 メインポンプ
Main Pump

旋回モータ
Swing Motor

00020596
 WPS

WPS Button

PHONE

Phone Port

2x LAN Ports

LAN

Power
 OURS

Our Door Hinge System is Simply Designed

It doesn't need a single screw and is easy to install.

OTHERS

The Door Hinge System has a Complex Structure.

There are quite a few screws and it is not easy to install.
###
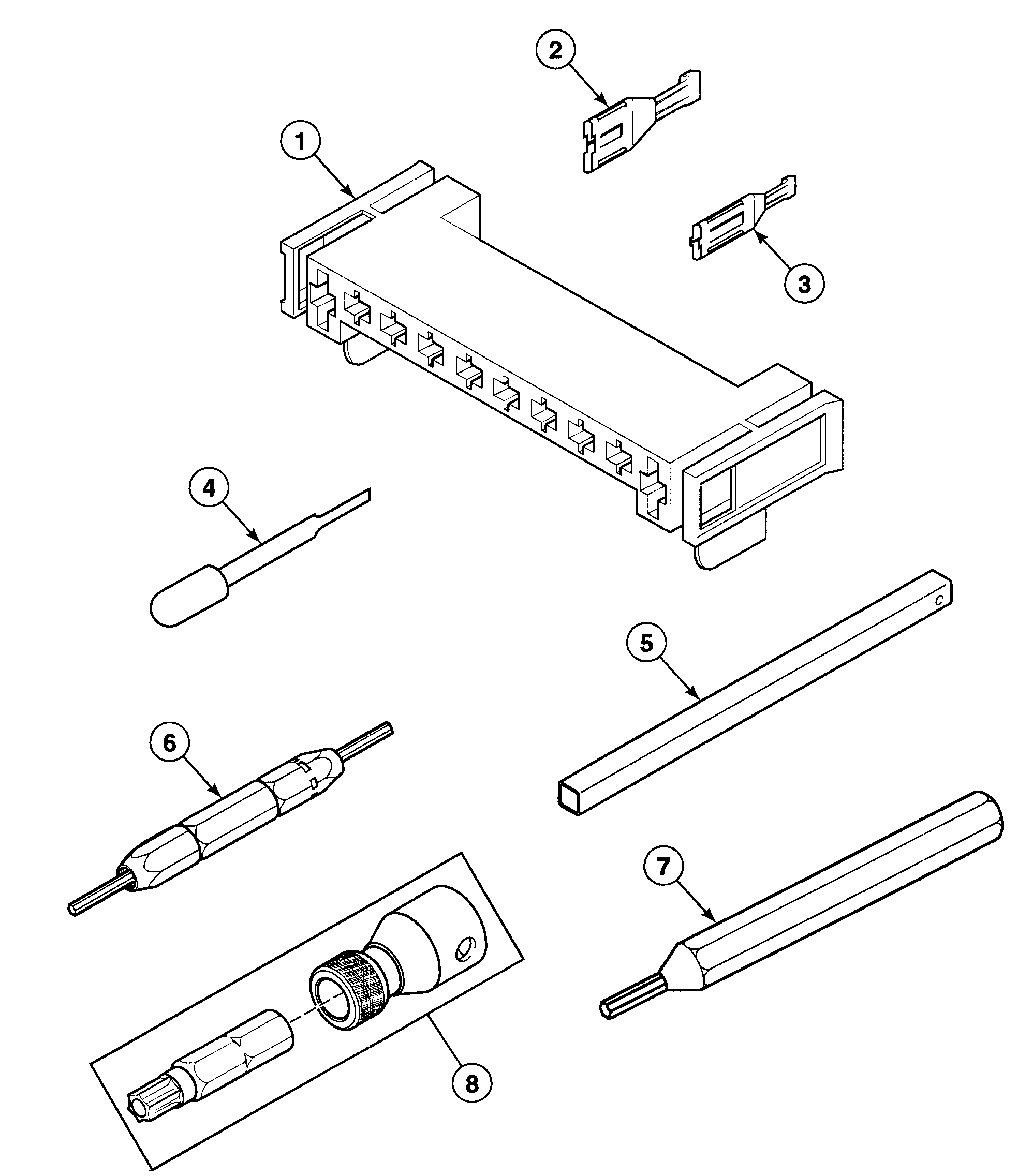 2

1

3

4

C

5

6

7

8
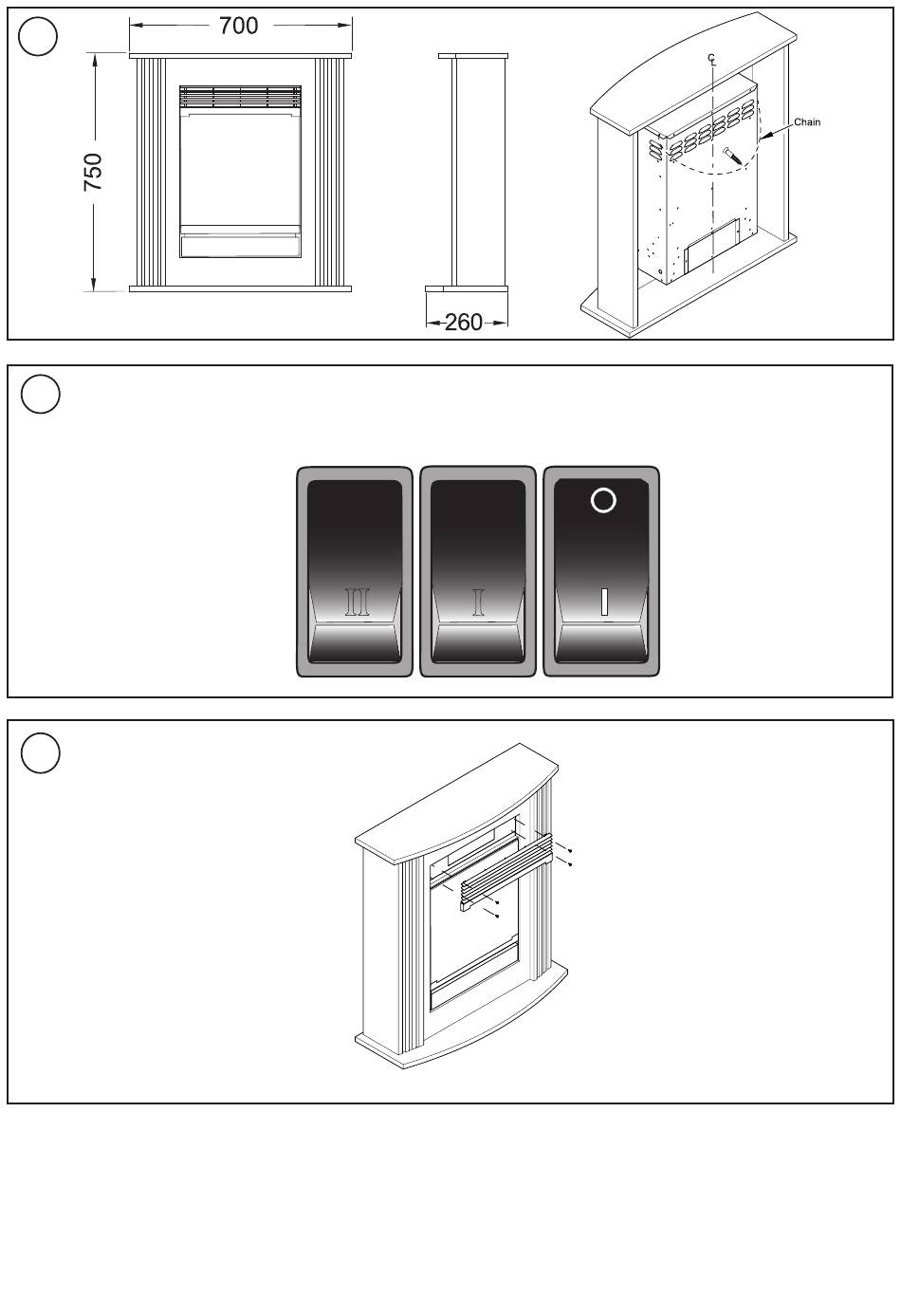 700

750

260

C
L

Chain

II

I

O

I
###
*Assigned task*:
Reproduce word for word the material above, starting with the line that has "Our Door Hinge System is Simply Designed" and stopping after the line that has "There are quite".

*Written response*:
Our Door Hinge System is Simply Designed

It doesn't need a single screw and is easy to install.

OTHERS

The Door Hinge System has a Complex Structure.

There are quite a few screws and it is not easy to install.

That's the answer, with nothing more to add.